I need to run a custom C++ job as a Map Reduce on Amazon, and was planning to use Hadoop streaming for this. The C++ mapper executable relies on dozens of custom libraries, some of which are time-consuming to build.

I expected EMR to support custom AMIs (already have one built). However, after a careful look at the documentation it seems that it is only possible to run EMR on predefined images:

Am I missing something? If, indeed, only predefined AMIs are supported, what is the best option for getting this to run? The executable, obviously, is on s3, but can I actually bundle it up so that it depends on no shared libs at all?



You are correct, because of the many software tools and configurations required on an Hadoop cluster node, only Amazon provided AMI are allowed on EMR.

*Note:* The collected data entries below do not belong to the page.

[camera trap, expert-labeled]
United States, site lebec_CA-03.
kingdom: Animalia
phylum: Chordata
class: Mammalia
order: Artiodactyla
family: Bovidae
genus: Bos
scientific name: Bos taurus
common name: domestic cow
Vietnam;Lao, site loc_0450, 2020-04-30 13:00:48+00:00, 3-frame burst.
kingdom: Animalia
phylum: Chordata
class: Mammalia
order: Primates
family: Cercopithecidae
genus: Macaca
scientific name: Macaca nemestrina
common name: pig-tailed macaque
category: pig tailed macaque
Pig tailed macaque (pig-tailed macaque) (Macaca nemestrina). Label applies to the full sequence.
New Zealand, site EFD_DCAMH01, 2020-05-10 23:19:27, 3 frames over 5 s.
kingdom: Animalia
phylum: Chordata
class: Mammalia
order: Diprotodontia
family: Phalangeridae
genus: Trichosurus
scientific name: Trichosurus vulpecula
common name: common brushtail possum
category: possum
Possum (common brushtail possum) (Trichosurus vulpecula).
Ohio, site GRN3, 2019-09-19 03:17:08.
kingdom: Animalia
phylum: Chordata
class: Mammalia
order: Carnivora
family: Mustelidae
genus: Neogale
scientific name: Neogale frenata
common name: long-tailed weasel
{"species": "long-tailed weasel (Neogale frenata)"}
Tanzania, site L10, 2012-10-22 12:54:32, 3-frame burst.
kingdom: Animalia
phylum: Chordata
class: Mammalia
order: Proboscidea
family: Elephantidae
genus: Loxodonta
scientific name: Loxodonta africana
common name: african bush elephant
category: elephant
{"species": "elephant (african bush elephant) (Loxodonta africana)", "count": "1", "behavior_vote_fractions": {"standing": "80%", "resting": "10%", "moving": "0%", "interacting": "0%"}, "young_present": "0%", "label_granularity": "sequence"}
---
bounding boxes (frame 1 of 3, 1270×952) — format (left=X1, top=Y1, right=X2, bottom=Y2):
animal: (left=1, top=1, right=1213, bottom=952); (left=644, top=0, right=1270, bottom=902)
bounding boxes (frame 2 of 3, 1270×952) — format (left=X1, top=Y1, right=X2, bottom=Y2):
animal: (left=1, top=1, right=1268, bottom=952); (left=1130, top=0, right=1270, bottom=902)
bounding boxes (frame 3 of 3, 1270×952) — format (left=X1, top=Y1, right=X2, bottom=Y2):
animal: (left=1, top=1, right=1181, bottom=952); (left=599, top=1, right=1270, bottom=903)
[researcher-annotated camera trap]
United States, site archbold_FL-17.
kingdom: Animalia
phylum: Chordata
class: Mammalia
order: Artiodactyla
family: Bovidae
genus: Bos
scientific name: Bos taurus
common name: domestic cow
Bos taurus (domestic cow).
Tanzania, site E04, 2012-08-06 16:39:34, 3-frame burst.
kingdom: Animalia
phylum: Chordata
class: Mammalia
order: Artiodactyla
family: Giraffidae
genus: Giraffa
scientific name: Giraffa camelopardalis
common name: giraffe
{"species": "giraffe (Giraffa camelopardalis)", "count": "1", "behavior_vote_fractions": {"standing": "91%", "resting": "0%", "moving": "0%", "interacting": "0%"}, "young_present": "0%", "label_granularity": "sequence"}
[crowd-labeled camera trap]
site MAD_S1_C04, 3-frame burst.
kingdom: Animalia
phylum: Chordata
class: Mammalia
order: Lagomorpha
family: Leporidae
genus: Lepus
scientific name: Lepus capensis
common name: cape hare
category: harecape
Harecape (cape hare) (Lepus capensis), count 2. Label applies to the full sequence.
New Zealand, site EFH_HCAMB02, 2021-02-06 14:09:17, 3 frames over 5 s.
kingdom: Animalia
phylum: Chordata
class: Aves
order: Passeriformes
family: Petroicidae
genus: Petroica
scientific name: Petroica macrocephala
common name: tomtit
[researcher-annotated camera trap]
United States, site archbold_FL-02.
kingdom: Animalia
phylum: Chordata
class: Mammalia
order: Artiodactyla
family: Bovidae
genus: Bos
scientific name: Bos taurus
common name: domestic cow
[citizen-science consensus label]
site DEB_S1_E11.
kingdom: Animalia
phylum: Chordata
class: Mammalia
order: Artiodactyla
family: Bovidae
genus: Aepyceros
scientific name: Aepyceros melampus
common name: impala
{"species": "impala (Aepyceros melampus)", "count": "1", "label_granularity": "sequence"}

You can use standard bootstrapping techniques to install any additional software you require to run on your cluster.
See to learn more about bootstrap actions.

Back to your use case :
Why is it taking so long to bootstrap in your use case ? Because there are many packages ? Because you’re compiling them from source ?

In the latter case, it might be worth to build your .deb packages and to install them from a custom repository to speed up bootstrap process.

If it just because you have many packages to install, I am afraid there is no obvious solution today. I can think about EBS snapshots and volumes being created and attached during bootstrap – but the feasibility of this really depends on your use case.